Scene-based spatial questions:

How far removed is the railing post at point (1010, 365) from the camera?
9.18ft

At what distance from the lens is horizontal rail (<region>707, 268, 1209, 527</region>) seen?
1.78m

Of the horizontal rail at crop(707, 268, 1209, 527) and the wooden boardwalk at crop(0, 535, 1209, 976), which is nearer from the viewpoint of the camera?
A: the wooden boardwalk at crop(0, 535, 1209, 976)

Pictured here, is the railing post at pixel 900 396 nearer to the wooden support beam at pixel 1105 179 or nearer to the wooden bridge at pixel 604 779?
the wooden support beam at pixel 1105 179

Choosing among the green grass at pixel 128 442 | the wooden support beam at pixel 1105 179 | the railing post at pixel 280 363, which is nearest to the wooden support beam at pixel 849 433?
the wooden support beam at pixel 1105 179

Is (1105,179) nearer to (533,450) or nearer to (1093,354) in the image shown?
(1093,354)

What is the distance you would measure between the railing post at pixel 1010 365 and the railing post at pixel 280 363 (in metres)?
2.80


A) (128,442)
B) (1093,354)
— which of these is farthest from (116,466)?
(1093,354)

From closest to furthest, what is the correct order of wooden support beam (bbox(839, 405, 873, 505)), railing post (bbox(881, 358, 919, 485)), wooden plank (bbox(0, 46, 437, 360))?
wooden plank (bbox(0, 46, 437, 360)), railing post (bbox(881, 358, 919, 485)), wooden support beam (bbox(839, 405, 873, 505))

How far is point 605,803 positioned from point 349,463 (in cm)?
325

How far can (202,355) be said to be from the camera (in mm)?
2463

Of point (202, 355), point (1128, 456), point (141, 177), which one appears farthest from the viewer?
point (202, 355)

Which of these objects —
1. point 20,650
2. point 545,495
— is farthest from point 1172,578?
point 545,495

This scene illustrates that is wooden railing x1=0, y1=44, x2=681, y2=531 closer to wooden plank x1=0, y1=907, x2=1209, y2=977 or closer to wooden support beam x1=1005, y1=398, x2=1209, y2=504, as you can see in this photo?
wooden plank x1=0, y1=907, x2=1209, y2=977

• WORK REQUIRED:
Nothing should be changed: write out all of the data as is.

• FULL ANSWER:
How far removed is the railing post at point (1010, 365) from the camera?
9.18ft

At what distance from the lens is horizontal rail (<region>707, 268, 1209, 527</region>) seen?
1.78m

Of the horizontal rail at crop(707, 268, 1209, 527) and the wooden boardwalk at crop(0, 535, 1209, 976), which is nearer from the viewpoint of the camera?
A: the wooden boardwalk at crop(0, 535, 1209, 976)

Pictured here, is the railing post at pixel 900 396 nearer to the wooden support beam at pixel 1105 179 or nearer to the wooden bridge at pixel 604 779?
the wooden support beam at pixel 1105 179

Choosing among the green grass at pixel 128 442 | the wooden support beam at pixel 1105 179 | the railing post at pixel 280 363, which is nearest to the wooden support beam at pixel 849 433?
the wooden support beam at pixel 1105 179

Is (1105,179) nearer to (533,450) or nearer to (1093,354) in the image shown?
(1093,354)

What is the distance you would measure between the railing post at pixel 1010 365 and the railing post at pixel 280 363 (in metres)?
2.80


A) (128,442)
B) (1093,354)
— which of these is farthest from (116,466)?
(1093,354)

From closest to furthest, what is the correct order of wooden support beam (bbox(839, 405, 873, 505)), railing post (bbox(881, 358, 919, 485)), wooden plank (bbox(0, 46, 437, 360))?
wooden plank (bbox(0, 46, 437, 360)), railing post (bbox(881, 358, 919, 485)), wooden support beam (bbox(839, 405, 873, 505))

How far is point 605,803 positioned from point 349,463 (in cm)?
325

How far can (202,355) be said to be from the camera (in mm)?
2463

Of point (202, 355), point (1128, 456), point (141, 177), which one appears farthest from the viewer?
point (202, 355)

Which of these objects —
1. point 20,650
2. point 545,495
— is farthest from point 1172,578?
point 545,495

This scene illustrates that is wooden railing x1=0, y1=44, x2=681, y2=531 closer to wooden plank x1=0, y1=907, x2=1209, y2=977 or closer to wooden support beam x1=1005, y1=398, x2=1209, y2=504, as you can see in this photo?
wooden plank x1=0, y1=907, x2=1209, y2=977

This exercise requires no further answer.